¡Alla Famiglia! Más o menos así es la exclamación italiana que resume y da fin a esa delicia de película que se tituló “Hechizo de Luna”. Nunca Cher estuvo más guapa y, justo es reconocerlo, nunca Nicolas Cage estuvo más guapo (¡esos del fondo…, basta de cuchicheos!).
La familia…, ¿qué cosa es la familia? Para los italianos un sentimiento, para el resto del mundo, incluidos nosotros (y en mayor o menos medida), un grupo de personas al que nos sentimos más o menos afines. Grupo que puede ser más o menos amplio (cada vez menos amplio) y, admitámoslo, más o menos interesante. Sí, la sangre lo es casi todo, pero a veces falla, y a veces no.
Pero, en todo caso, es un grupo vivo, y tiende a crecer. Unas veces por las cosas de la biología, otras (cada vez más) por las de la adopción y, al fin, otras por la de los adosados. ¿Que quiénes son los adosados? Pues los adoptados mayores de edad y por iniciativa propia: los cuñados.
Hay una gran variedad de literatura acerca de cuñados y, sobre todo, cuñadas, pero se ha hablado muy poco de una subcategoría dentro de lo comúnmente conocido como “cuñados”, son los “concuñados” (estos sí, estos son generalmente hombre, no me pregunte por qué). Yo tengo varios. Y variados. No les hablaré de ellos, sería necesaria una Enciclopedia Británica, una Biblia de los Cuñados y Concuñados para que pudieran entenderlos –y apreciarlos- en lo que valen. Demasiado trabajo para mí.
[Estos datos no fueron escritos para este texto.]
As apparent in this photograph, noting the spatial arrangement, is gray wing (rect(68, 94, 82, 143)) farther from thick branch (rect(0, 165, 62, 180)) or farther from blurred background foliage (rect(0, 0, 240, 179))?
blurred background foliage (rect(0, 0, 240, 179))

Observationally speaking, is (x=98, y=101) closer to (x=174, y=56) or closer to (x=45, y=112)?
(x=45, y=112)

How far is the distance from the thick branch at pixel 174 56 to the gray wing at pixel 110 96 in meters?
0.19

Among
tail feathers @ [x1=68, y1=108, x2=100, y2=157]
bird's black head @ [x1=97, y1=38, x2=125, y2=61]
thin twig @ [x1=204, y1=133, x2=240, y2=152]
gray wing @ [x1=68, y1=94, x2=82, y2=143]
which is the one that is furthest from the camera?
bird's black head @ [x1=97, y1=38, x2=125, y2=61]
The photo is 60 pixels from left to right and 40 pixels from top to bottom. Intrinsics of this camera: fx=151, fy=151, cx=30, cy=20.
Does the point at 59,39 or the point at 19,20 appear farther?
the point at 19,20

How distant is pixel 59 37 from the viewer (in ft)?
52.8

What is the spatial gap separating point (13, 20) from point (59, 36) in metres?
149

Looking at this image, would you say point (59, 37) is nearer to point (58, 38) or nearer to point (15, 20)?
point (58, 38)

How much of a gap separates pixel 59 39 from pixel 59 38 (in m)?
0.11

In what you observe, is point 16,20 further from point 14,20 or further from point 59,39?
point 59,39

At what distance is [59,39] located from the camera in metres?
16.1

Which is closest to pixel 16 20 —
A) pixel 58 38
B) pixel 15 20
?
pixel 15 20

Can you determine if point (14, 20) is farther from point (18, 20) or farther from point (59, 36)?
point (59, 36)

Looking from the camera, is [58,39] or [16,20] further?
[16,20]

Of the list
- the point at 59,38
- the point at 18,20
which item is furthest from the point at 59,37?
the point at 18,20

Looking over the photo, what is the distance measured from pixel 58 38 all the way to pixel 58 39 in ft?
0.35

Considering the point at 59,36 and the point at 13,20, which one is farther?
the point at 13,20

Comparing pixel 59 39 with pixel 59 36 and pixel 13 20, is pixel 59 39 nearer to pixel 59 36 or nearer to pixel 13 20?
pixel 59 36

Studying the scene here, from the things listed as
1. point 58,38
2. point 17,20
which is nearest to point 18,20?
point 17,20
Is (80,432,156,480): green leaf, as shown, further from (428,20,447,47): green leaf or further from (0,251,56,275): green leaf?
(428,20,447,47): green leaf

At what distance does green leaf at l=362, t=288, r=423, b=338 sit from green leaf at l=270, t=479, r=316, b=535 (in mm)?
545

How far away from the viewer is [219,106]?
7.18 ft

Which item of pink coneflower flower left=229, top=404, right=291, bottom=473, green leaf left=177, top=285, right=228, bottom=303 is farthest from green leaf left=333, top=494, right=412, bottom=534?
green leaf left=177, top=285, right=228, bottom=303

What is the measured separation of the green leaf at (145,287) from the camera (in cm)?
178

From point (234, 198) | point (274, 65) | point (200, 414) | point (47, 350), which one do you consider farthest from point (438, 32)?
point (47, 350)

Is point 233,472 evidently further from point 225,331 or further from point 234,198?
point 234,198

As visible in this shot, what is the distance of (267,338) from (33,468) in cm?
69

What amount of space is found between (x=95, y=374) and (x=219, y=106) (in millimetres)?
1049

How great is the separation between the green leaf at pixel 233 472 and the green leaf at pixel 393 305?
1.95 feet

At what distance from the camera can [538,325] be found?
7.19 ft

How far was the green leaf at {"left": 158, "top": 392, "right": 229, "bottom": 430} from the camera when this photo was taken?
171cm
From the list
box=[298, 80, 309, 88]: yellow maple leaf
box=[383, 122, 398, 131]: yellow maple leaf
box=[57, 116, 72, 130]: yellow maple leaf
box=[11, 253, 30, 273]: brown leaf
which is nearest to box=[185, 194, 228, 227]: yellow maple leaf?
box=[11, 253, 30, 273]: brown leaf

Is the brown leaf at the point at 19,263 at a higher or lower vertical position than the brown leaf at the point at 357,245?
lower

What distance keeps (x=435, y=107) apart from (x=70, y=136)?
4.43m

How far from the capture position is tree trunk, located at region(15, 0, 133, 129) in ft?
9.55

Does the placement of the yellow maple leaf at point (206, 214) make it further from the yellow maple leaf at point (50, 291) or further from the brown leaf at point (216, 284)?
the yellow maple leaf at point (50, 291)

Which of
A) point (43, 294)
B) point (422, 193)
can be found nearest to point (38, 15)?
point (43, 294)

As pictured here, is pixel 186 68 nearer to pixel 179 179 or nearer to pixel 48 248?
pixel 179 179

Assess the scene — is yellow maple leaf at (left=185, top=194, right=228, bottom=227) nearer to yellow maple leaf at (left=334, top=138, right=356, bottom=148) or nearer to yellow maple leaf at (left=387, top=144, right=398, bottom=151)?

Aunque hay muchas veces que se ponen insoportables, que los mataría, que renunciaría a todo parentesco con tal de alejarme de ellos. Sólo me detiene (y me paraliza) la idea cierta de que (¡créanselo!) yo también soy concuñado de mis concuñados por lo que quizás en algún momento (quizás en éste) puedan ellos estar escribiendo estas mismas líneas.
Así que ¡alla famiglia!, con lo que caiga. Claro que cuando hablamos de famiglias políticas la cosa adquiere matices a tener en cuenta. Pongámonos, por ejemplo, en el pellejo de un valenciano cualquiera que casado con Francisco Camps se encuentra de repente con un montón de cuñados, con Ricardo Costa a la cabeza. Habrá que comprenderle si, henchido de amor hacia su líder, decide mirar hacia otro lado (¡alla famiglia!), y habrá que comparecerle cuando se dé de frente con aquellos familiares con los que no contaba, con el sastre, con el bigotes…, es decir, con los concuñados. Están en todas partes.
(También podría hablar de la otra famiglia, la andaluza, la de Chaves. Pero es demasiado obvio incluso para mí. No me inspiran).